¿Hay algún patrón en el caos? ¡Intentemos encontrarlo! Aprendizaje automático a partir de una muestra concreta. - página 16

 
Maxim Dmitrievsky #:

En una situación normal, la semilla no tiene casi ningún efecto, lo que importa es el algoritmo. Si hay que preocuparse por la semilla, los datos ya son basura.

comprobar con datos nuevos resuelve, si sólo hay 10 signos y no 1000, puedes estar seguro hasta cierto punto.

Creo que la profundidad por defecto es 6, tampoco afecta mucho, excepto para valores críticos.

La profundidad de aprendizaje afecta de forma diferente, dependiendo de la variabilidad histórica.

Sí, puede que en predictores de 4 semillas no afecte mucho. Se trata de un concepto erróneo. Es la semilla la que determina esencialmente cuántos predictores se utilizarán en el modelo.

Todos los parámetros se ven afectados. Sólo quería decir que usted probablemente tiene un orden de magnitud más combinaciones que ejemplos.

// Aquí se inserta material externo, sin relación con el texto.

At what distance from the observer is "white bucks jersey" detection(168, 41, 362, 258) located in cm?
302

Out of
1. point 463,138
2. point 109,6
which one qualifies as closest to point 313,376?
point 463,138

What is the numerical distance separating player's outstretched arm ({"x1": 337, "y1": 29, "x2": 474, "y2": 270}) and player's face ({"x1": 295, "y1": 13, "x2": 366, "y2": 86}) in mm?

Con 4 predictores puedo ver el sentido en un modelo de 1-3 árboles CB, con una tasa de aprendizaje de 0,3-0,5, de lo contrario ya está encajando.

 
Aleksey Vyazmikin #:

Puede intentar alimentar diferentes muestras para seguir aprendiendo con nuevos datos. Incluso CatBoost parece ser capaz de hacer esto. También sabe cómo fusionar modelos, pero no lo he investigado.

Es gradient bousting...

...lo que significa que aprende de los errores del anterior...

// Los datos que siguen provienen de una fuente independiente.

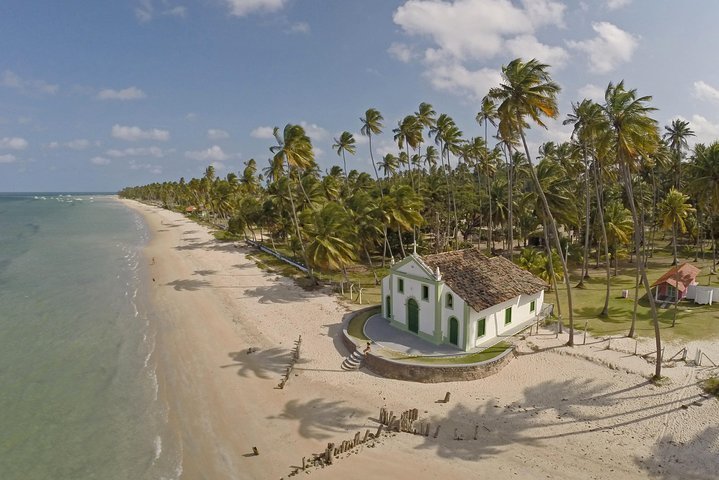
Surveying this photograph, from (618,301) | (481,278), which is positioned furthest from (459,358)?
(618,301)

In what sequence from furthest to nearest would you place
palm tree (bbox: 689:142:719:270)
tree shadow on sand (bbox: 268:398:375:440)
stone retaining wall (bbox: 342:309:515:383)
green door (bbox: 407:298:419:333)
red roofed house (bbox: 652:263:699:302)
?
1. red roofed house (bbox: 652:263:699:302)
2. palm tree (bbox: 689:142:719:270)
3. green door (bbox: 407:298:419:333)
4. stone retaining wall (bbox: 342:309:515:383)
5. tree shadow on sand (bbox: 268:398:375:440)

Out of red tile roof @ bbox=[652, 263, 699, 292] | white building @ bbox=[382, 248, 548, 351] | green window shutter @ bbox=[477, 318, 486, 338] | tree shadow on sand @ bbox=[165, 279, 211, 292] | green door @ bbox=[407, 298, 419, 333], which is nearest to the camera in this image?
white building @ bbox=[382, 248, 548, 351]

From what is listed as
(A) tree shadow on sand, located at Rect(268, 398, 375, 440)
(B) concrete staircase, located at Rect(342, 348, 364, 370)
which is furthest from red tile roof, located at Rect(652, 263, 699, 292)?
(A) tree shadow on sand, located at Rect(268, 398, 375, 440)

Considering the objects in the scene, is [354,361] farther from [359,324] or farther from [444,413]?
[444,413]

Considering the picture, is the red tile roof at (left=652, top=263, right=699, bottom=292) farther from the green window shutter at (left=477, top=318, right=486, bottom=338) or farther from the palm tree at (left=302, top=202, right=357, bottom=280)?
the palm tree at (left=302, top=202, right=357, bottom=280)

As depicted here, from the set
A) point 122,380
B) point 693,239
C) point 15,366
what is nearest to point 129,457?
point 122,380

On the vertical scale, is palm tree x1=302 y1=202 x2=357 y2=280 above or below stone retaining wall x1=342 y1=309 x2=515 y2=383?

y sólo tenemos que entrenar en un modelo, y varias veces.

La única diferencia entre los modelos es que las muestras están desplazadas en el tiempo.

 
Renat Akhtyamov #:

es gradiente bousting.....

es decir, aprender de los errores del anterior

y sólo necesitamos entrenarnos en un modelo, y varias veces.

La única diferencia entre los modelos es que las muestras están desplazadas en el tiempo.

Mi cerebro no puede procesar lo que has escrito.

 
Aleksey Vyazmikin #:

Sí, puede que en 4 predictores la semilla no tenga mucho efecto. Es un concepto erróneo. De hecho, la semilla determina cuántos predictores se utilizarán en el modelo.

Todos los parámetros se ven afectados. Sólo quería decir que usted probablemente tiene un orden de magnitud más combinaciones que ejemplos. Con 4 predictores puedo ver el sentido en un modelo de 1-3 árboles CB, con una tasa de aprendizaje de 0,3-0,5, de lo contrario ya está ajustado.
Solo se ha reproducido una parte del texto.